** begin DATASET EXTRACT **

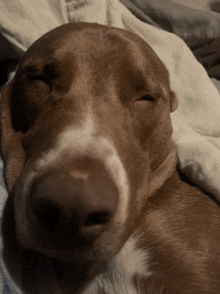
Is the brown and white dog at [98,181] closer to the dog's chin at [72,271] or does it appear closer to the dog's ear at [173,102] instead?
the dog's chin at [72,271]

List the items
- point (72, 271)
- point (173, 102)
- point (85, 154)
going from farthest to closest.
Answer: point (173, 102), point (72, 271), point (85, 154)

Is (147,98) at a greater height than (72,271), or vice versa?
(147,98)

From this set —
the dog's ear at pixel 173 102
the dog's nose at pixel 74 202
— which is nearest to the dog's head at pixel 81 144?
the dog's nose at pixel 74 202

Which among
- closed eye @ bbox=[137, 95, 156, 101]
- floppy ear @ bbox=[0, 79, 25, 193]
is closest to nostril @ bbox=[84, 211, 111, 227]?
floppy ear @ bbox=[0, 79, 25, 193]

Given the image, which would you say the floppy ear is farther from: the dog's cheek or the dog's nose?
the dog's cheek

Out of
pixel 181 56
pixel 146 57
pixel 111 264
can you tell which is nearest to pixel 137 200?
pixel 111 264

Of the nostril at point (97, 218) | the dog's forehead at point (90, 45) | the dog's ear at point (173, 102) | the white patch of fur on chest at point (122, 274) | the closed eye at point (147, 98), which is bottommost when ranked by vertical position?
the white patch of fur on chest at point (122, 274)

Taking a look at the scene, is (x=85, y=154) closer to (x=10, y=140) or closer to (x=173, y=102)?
(x=10, y=140)

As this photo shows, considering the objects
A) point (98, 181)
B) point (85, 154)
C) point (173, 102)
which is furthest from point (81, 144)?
point (173, 102)
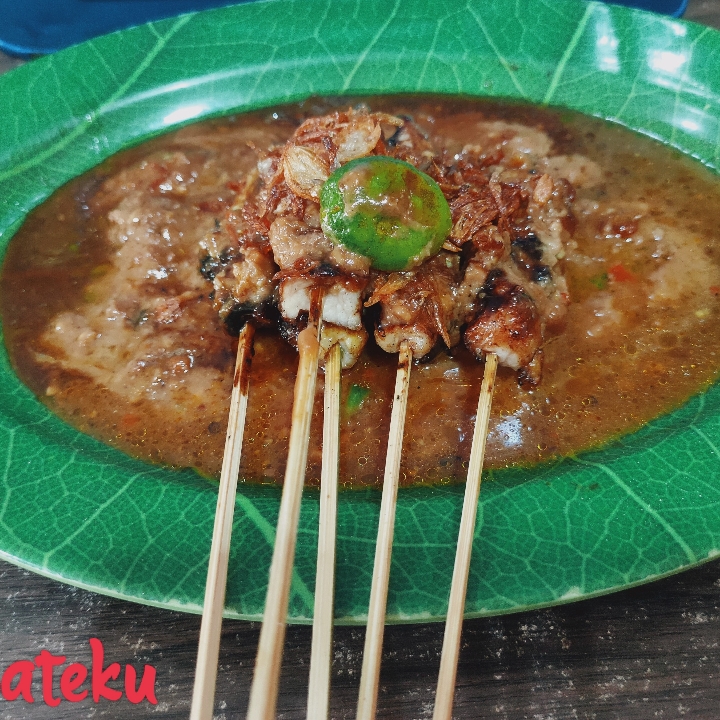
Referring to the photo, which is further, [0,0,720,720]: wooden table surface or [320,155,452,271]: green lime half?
[320,155,452,271]: green lime half

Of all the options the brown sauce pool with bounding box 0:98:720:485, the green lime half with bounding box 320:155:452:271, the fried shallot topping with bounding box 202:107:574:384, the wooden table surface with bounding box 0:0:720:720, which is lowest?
the wooden table surface with bounding box 0:0:720:720

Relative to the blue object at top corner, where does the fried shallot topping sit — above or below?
below

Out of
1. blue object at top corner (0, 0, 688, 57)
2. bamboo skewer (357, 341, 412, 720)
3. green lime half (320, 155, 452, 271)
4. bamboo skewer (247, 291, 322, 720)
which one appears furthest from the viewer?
blue object at top corner (0, 0, 688, 57)

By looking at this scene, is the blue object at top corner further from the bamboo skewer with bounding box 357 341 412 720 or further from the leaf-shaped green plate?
the bamboo skewer with bounding box 357 341 412 720

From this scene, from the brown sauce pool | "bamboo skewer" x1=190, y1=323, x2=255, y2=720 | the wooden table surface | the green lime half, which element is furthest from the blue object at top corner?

** end DATASET EXTRACT **

§ REQUEST:
Repeat the lines word for word, starting at the line that contains "By looking at" and ending at the final line of the entries.

§ CORRECT ANSWER:
By looking at this scene, is the blue object at top corner further from the bamboo skewer with bounding box 357 341 412 720 or further from the leaf-shaped green plate?
the bamboo skewer with bounding box 357 341 412 720

From this scene, from the brown sauce pool | "bamboo skewer" x1=190, y1=323, x2=255, y2=720 | the wooden table surface | the green lime half, which element is furthest from the blue object at top corner?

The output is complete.